SYDNEY, Nov 29 (Reuters) – The U.S. dollar took a breather on Tuesday as global bonds steadied from their recent rout, while equities flatlined as political risk resurfaced in Europe ahead of a referendum in Italy this weekend.
Oil prices remained jittery in the countdown to Wednesday’s OPEC meeting but industrial commodities continued to benefit mightily from Chinese demand, both real and speculative.
The action in Asian stocks was guarded with Australia up 0.1 percent and Japan’s Nikkei off 0.2 percent.
MSCI’s broadest index of Asia-Pacific shares outside Japan barely budged after two days of gains.
The cautious mood was set by Wall Street which suffered its worst performance in nearly a month as some investors booked profits in the financial and consumer discretionary sectors.
The Dow had ended Monday down 0.28 percent, while the S&P 500 lost 0.53 percent and the Nasdaq 0.56 percent.

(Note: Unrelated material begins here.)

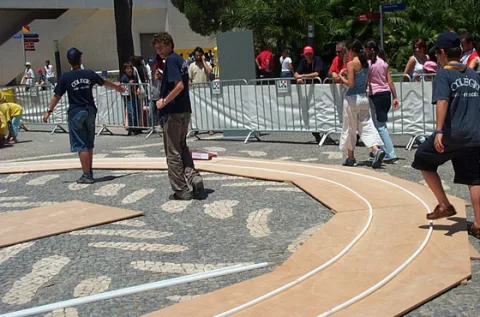 Concurso Solar \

The pan-European FTSEurofirst 300 index fell 0.85 percent, led by a near-4 percent drop in Italian banks.
Worries about Italy’s banking system are building ahead of a Dec. 4 referendum on constitutional reform, which could decide the political future of Prime Minister Matteo Renzi.
“Citi’s base case is for a NO vote to prevail with political uncertainties likely to remain elevated over the near-term,” wrote analysts at Citi.
“It’s worth watching whether PM Renzi resigns in the event of a No vote as promised, before rushing into euro shorts.”
RED HOT METAL
The political risk kept the euro restrained despite the pullback in the dollar. The common currency was pinned at $1.0606, after failing to hold an 11-day high of $1.0686.
Citi sees major chart support at $1.0458-1.0523, a region also capturing the post-U.S. election low of $1.0518.
The dollar was again moving higher on the yen to reach 112.18, after profit-taking pulled it down as far as 111.58. It remains 7 percent higher for the month.
Dealers reported Japanese buying for the new month with orders today settling on Dec. 1. Against a basket of currencies, the dollar held at 101.270 and not far from last week’s 14-year peak.
The greenback was still on track for its strongest two-month gain since early 2015, underpinned by expectations the Federal Reserve is almost certain to hike interest rates next month.
Yields on two-year Treasury paper have already hit their highest since early 2010 in anticipation, greatly fattening its premium over European and Japanese debt.
In commodity markets, investors anxiously awaited an OPEC meeting on Wednesday with none any wiser on whether producers will agree to lasting output cuts.
U.S. crude was last off 25 cents at $46.83 a barrel, after seesawing wildly on Monday. Brent eased 28 cents to $47.96. Traders fear a major selloff should OPEC fail to reach a deal after so much wrangling.
Industrial metals extended their blistering rally, generating a welcome inflationary pulse in the global economy.
Iron ore futures traded in China surged to their highest since early 2014, while zinc touched a nine-year peak and lead a five-year top.
Closures of steel plants in China have tightened supply while Beijing has approved a string of massive infrastructure projects, including a $36 billion railway plan just this week.